Stored records>
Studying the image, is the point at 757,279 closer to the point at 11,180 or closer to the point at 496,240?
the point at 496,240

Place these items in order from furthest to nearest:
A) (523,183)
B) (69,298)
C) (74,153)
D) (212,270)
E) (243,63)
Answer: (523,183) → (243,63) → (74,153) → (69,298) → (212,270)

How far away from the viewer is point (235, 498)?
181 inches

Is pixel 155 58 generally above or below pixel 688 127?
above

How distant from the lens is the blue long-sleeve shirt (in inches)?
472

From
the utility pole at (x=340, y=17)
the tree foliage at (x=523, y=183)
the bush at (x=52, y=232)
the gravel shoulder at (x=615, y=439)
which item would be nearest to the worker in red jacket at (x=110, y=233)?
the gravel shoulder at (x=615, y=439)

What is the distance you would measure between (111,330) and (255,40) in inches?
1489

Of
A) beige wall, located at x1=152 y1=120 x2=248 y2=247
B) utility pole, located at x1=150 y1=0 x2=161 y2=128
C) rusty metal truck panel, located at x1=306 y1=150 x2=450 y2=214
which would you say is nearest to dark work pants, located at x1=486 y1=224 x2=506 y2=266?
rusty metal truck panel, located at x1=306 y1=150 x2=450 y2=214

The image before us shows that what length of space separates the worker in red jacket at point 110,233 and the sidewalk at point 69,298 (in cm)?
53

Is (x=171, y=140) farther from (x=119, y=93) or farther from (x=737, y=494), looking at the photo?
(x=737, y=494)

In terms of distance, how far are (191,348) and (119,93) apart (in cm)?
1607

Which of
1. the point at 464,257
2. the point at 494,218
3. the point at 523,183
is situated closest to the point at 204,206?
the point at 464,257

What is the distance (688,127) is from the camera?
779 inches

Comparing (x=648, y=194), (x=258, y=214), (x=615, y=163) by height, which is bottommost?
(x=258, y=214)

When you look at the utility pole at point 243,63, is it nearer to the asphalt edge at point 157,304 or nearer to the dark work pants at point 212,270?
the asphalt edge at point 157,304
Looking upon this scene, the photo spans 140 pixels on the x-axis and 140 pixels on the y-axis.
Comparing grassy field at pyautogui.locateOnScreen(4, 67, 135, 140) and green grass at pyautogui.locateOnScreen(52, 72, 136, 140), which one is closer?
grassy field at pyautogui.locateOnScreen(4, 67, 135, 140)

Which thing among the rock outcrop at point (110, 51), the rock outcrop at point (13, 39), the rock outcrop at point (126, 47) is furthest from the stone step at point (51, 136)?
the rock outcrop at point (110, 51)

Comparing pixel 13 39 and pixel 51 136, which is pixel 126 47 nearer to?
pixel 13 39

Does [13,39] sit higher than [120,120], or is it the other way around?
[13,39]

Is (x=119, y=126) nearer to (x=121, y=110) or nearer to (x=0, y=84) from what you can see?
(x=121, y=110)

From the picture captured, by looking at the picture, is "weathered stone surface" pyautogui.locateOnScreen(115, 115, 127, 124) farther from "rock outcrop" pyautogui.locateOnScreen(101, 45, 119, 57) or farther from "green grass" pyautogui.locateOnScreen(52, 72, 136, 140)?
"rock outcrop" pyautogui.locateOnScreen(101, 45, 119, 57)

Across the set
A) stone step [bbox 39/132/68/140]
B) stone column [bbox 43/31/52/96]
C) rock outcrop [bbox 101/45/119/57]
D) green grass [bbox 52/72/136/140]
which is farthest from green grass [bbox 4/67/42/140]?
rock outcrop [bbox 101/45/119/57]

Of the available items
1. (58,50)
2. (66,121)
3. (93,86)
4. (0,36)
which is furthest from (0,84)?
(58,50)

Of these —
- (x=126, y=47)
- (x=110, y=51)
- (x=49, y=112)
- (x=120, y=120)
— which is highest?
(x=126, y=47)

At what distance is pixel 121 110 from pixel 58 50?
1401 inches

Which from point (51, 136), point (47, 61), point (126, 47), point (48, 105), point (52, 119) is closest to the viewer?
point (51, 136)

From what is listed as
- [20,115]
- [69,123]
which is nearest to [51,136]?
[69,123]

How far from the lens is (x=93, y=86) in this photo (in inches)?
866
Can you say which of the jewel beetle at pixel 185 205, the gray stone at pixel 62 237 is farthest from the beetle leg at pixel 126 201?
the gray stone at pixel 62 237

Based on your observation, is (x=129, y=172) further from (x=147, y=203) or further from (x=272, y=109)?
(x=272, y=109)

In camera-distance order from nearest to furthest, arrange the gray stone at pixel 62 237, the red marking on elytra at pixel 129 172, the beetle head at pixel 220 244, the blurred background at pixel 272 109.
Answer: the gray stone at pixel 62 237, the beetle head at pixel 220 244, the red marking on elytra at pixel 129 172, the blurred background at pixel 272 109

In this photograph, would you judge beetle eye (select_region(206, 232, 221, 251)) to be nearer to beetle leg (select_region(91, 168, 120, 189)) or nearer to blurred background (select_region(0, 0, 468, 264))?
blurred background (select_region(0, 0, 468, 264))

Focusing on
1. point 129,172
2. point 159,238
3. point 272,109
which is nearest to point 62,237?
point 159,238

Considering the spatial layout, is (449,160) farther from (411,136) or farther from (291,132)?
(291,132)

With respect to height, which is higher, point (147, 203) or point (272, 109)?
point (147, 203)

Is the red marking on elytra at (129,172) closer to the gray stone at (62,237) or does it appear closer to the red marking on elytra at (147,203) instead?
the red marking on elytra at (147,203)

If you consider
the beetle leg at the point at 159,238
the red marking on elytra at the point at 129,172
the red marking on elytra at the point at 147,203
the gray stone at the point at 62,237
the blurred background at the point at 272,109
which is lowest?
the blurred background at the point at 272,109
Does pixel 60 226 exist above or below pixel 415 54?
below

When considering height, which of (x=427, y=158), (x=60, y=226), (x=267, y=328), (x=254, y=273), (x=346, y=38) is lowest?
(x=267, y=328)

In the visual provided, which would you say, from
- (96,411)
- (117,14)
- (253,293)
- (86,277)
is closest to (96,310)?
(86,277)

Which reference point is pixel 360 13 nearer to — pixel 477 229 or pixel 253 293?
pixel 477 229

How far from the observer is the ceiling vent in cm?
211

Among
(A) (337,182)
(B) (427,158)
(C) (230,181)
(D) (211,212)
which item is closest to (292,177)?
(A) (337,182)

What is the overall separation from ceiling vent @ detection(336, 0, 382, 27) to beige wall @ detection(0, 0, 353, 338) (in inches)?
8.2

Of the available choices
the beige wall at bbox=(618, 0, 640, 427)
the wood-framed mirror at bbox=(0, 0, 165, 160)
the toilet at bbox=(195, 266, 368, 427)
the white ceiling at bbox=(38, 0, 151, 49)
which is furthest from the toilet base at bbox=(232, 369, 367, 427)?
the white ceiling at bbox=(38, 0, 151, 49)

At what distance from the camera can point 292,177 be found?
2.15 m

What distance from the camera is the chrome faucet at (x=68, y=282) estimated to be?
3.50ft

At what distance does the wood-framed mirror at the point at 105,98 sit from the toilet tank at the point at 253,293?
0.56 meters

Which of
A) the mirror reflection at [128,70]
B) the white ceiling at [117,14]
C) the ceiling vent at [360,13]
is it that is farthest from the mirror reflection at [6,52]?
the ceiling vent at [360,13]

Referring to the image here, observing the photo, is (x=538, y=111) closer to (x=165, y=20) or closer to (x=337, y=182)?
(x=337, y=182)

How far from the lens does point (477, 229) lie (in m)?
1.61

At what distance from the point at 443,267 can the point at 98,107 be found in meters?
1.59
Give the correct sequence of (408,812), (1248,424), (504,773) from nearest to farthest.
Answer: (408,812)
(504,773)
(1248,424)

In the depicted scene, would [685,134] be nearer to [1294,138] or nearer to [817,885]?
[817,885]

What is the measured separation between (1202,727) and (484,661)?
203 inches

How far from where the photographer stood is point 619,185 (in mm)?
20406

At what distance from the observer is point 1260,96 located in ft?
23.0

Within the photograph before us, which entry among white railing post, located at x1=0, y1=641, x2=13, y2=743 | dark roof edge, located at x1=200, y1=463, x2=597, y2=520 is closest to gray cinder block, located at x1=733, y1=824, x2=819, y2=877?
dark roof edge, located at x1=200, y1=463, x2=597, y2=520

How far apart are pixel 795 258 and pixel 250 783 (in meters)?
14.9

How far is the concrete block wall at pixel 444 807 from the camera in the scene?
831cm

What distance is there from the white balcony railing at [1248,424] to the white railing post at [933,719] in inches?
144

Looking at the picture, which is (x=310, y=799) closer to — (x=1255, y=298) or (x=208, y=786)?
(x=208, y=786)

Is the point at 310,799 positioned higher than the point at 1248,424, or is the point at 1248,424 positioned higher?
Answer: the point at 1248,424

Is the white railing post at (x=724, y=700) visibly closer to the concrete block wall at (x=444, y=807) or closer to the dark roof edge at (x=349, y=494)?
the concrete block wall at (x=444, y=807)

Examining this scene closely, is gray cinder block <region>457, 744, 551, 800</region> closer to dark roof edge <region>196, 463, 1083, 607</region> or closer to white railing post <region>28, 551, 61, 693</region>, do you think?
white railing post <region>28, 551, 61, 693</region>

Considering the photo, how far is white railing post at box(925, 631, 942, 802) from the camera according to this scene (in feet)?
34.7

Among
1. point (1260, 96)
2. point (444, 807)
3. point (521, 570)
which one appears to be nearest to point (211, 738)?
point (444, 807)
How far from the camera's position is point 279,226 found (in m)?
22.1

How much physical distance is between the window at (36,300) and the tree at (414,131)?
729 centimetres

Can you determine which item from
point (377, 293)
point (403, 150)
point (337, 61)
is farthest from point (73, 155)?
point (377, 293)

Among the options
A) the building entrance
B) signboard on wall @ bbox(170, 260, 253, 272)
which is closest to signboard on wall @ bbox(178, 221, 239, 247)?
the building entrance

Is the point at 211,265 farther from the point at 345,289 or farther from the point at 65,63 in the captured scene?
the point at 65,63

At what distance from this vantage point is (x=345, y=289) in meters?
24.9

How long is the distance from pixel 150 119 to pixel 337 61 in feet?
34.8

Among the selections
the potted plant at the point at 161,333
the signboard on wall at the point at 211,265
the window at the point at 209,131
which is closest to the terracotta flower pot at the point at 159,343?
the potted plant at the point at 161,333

Your instructions> Copy the records above word for word, from the line containing "How much physical" through the end of the records, both ends included.

Problem solution>
How much physical distance is between the window at (36,300) and the tree at (414,131)?
729 centimetres

Can you determine which item from
point (377, 293)
point (403, 150)
point (337, 61)
is farthest from point (73, 155)?
point (377, 293)

Among the options
A) the building entrance
B) signboard on wall @ bbox(170, 260, 253, 272)
which is closest to signboard on wall @ bbox(178, 221, 239, 247)?
the building entrance

Is the point at 211,265 farther from the point at 345,289 or farther from the point at 65,63 in the captured scene?
the point at 65,63

At what distance from this vantage point is (x=345, y=289) in meters?
24.9

How long is the distance from pixel 150 119 to pixel 337 61 in feet?
34.8

Among the selections
the potted plant at the point at 161,333
the signboard on wall at the point at 211,265
the window at the point at 209,131
which is closest to the terracotta flower pot at the point at 159,343?
the potted plant at the point at 161,333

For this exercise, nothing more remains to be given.